I am trying to extract the data from pdf using Regex based extractor but is is not giving any output .please let us know how to use it

I am using 2 extractor One is ML and Regex based extractor

Using Regex based extractor trying to extract Vendor Number from table

PDF Data Screenshot

@Palaniyappan @Lahiru.Fernando @Arpit_Kesharwani

Best Regards,
Naveen Chaganti

@loginerror @JosephNehl @tudor.serban
Do you have any idea about this …please let me know

Hi @Naveen.Ch

I have created something similar a couple of weeks back.
So this is the first rule when using regex extractor :slight_smile:

When you plan to use regex extractor, think of the entire document as a big long String that has all the data. - Why? - because we look for string patterns…

Now, keeping that in mind, look at the screenshot you attached on the Configure Regex expressions. For the “Table” section of it, it asks for a regex that defines the range of the table. Similar for the “Rows”.

What happens here?
Now, you have the entire document as a string. so. giving a regex, will look for that pattern in the string. But working with tables is little different.

So, first you need to mark from where to where in the string is the table. How you do that?
Using unique words that define the start and the end of the table.

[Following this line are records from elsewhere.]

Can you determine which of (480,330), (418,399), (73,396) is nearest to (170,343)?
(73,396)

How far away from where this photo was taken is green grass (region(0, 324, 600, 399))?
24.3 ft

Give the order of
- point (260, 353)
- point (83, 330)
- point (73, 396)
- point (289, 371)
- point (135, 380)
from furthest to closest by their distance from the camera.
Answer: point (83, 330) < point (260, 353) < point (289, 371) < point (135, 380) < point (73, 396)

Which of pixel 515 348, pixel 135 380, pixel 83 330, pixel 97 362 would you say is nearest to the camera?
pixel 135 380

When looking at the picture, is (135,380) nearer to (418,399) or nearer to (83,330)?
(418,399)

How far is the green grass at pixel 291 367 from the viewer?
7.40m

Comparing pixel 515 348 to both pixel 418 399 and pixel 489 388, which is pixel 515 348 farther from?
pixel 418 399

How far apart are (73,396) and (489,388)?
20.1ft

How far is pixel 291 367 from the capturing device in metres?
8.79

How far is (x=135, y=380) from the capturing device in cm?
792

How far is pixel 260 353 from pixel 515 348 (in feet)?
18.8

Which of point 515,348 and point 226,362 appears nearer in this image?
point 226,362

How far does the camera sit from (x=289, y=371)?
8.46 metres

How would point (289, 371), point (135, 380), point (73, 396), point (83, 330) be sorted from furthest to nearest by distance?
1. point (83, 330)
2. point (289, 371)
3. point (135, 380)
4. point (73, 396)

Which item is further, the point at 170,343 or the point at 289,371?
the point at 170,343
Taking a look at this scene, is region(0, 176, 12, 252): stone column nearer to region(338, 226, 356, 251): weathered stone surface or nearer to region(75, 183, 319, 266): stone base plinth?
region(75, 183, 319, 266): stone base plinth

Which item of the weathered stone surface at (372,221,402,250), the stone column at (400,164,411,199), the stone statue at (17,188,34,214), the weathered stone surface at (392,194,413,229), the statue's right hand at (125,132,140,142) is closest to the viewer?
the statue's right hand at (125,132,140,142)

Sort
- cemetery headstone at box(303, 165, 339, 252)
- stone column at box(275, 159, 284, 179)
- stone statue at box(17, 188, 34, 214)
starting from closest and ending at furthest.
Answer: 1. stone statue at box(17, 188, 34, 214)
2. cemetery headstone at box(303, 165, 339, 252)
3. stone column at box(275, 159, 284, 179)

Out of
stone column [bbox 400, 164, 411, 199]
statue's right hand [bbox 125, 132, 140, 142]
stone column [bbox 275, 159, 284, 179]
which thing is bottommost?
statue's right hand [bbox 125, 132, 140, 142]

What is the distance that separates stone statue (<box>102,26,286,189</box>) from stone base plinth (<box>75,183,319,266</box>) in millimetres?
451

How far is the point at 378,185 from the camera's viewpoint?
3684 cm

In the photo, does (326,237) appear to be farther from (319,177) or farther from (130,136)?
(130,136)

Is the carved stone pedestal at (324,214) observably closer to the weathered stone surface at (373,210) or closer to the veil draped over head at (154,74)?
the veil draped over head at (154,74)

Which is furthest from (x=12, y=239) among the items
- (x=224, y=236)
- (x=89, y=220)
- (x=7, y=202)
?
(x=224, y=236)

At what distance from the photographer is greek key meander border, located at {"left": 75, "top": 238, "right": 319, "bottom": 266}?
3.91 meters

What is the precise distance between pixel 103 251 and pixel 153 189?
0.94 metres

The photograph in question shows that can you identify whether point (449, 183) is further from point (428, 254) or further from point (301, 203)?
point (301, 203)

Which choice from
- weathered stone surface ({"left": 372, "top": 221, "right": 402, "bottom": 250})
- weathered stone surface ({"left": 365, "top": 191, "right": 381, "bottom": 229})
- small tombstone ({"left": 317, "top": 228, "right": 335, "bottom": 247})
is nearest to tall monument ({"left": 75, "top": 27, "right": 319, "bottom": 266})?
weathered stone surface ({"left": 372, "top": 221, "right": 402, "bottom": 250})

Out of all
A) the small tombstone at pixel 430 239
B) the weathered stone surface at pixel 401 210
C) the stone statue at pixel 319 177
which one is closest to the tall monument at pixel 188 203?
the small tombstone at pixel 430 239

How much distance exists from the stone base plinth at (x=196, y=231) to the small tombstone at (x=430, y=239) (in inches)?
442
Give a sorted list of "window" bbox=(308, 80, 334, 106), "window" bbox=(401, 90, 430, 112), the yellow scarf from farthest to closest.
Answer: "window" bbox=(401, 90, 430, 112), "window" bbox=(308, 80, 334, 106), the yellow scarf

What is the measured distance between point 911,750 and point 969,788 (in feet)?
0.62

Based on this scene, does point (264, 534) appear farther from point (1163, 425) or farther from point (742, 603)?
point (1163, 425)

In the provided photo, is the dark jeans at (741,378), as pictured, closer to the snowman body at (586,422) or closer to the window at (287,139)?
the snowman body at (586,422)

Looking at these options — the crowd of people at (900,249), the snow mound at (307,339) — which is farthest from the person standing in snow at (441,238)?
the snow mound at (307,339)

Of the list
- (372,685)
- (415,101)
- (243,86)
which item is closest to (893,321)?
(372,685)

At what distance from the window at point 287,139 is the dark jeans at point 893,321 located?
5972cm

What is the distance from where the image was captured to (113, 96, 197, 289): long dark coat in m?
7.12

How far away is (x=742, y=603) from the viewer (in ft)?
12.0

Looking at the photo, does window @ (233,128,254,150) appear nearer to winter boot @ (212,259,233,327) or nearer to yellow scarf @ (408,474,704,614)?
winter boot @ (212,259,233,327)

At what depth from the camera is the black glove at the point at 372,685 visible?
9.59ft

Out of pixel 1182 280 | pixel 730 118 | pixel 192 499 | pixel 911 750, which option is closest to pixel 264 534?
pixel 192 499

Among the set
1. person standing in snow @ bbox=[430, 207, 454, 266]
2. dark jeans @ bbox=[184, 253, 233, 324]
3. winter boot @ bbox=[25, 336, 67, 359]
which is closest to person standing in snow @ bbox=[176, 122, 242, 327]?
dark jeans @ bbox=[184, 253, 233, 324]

Now… look at your table screenshot… Starting point is easy… its always the first header “Item No” in your case…
Now… go to the end of the table… Find any unique texts after ending the table? Add it and define that range…

Look at the screenshot below…

This regex, for table define the range by two keywords “Table I” and “Table II”.
This is the document…

Providing this range, will act as a SUBSTRING in our familiar terms… This will give you a separate set where you can look at for fields of the table.

Now, you can easily define the regex pattern for the table fields.
So TABLE portion gives you a chunk from the big string, from that chunk, find your pattern :slight_smile:

Document
Break |Document| TO | TABLE STRING |
Break |TABLE STRING| TO | ROWS OR FIELDS |

This is the idea :slight_smile:

You can also refer to this demo…
InvoiceAIDemo.zip (1.4 MB)

3 Likes

Hi @Lahiru.Fernando @Dave

Thank you for your response.

We need the regex syntax for below highlighted values in screenshot (i.e Item & Quantity columns )

Best Regards,
Naveen Chaganti

@loginerror @Ioana_Gligan @horatiu.palade
Hi Both,

UiPath is failed to extract the values from attached table. Please look into screenshot for your refence

In validation station, we can see the expected values are highlighted

But when we click on table to verify the values of quantity and vendor material number , the values are not capturing/displaying properly in table.

Additional info -
1.For Item No ,Regex syntax is working fine in regex editor in UiPath but values are not highlighting / identified in validation station.

2.To extract the data from table, uipath is not supporting to use multiple/parallel extractor, we have to use only one extractor to extract the value from table .

Best Regards,
Naveen Chaganti.